La polarisation de l’Europe de la défense
En bref, la défense européenne est en train de se perdre, tiraillée entre deux extrêmes. L’une lui fait perdre sa dimension « défense », l’autre son caractère « européen ». On assiste, d’un côté, à une civilianisation furtive qui, sous prétexte d’approche globale, y marginalise la dimension militaire proprement dite. De l’autre, à une otanisation rampante, perceptible en premier lieu par le souci croissant, au sein même de la PSDC, de favoriser l’Alliance atlantique. Ces deux tendances sont simultanément à l’œuvre, et s’observent à merveille à travers telle ou telle opération africaine de l’UE.
Civilianisation d'un côté...
Pour ce qui est de la marginalisation délibérée du volet militaire de l’approche « globale », les missions civiles de l’UE sont les premières à souffrir de ses conséquences néfastes. Leur efficacité est souvent limitée par l’absence d’élément militaire crédible, comme en Somalie ou en Libye. Où les missions civiles respectives doivent de temps à autre quitter le pays pour cause d’insécurité (et de manque de moyens de sécurisation du personnel civil). En Libye, la mission d’assistance à la gestion des frontières ne peut pas se déployer au Sud, pourtant foyer prioritaire de crise, et doit se contenter d’opérer (quand elle n’est pas repliée sur Malte) à partir d’un hôtel à Tripoli.
Quant aux opérations militaires récentes sous enseigne européenne, elles sont d’une ambition plutôt restreinte. Au Mali et en Somalie, il s’agit de missions de formation des forces locales, et l’opération navale Atalanta, citée partout comme le joyau de la défense européenne, est une opération de police des mers. Comme le ministre britannique des forces armées britanniques l’a remarqué à la Chambre des Lords : « un tir d’avertissement, voire la simple visibilité d’armes suffit pour dissuader les pirates ». C’est d’autant mieux, ajoutons-le tout de suite. Sauf si c’est le nec plus ultra des missions possibles et imaginables.

__Données enregistrées__
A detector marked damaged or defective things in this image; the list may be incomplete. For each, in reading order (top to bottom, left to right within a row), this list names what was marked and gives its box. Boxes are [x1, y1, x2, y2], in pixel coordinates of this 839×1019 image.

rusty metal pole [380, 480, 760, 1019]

__Action demandée 1__
Dans le texte sur l'Europe de la défense, depuis quel lieu la mission d'assistance à la gestion des frontières en Libye doit-elle se contenter d'opérer ?
__Action demandée 2__
Recopiez le passage du texte sur l'Europe de la défense qui commence par « La polarisation de » et se termine par « africaine de l’UE. ».

__Zone de réponse 1__
Depuis un hôtel à Tripoli, quand elle n'est pas repliée sur Malte.

__Zone de réponse 2__
La polarisation de l’Europe de la défense
En bref, la défense européenne est en train de se perdre, tiraillée entre deux extrêmes. L’une lui fait perdre sa dimension « défense », l’autre son caractère « européen ». On assiste, d’un côté, à une civilianisation furtive qui, sous prétexte d’approche globale, y marginalise la dimension militaire proprement dite. De l’autre, à une otanisation rampante, perceptible en premier lieu par le souci croissant, au sein même de la PSDC, de favoriser l’Alliance atlantique. Ces deux tendances sont simultanément à l’œuvre, et s’observent à merveille à travers telle ou telle opération africaine de l’UE.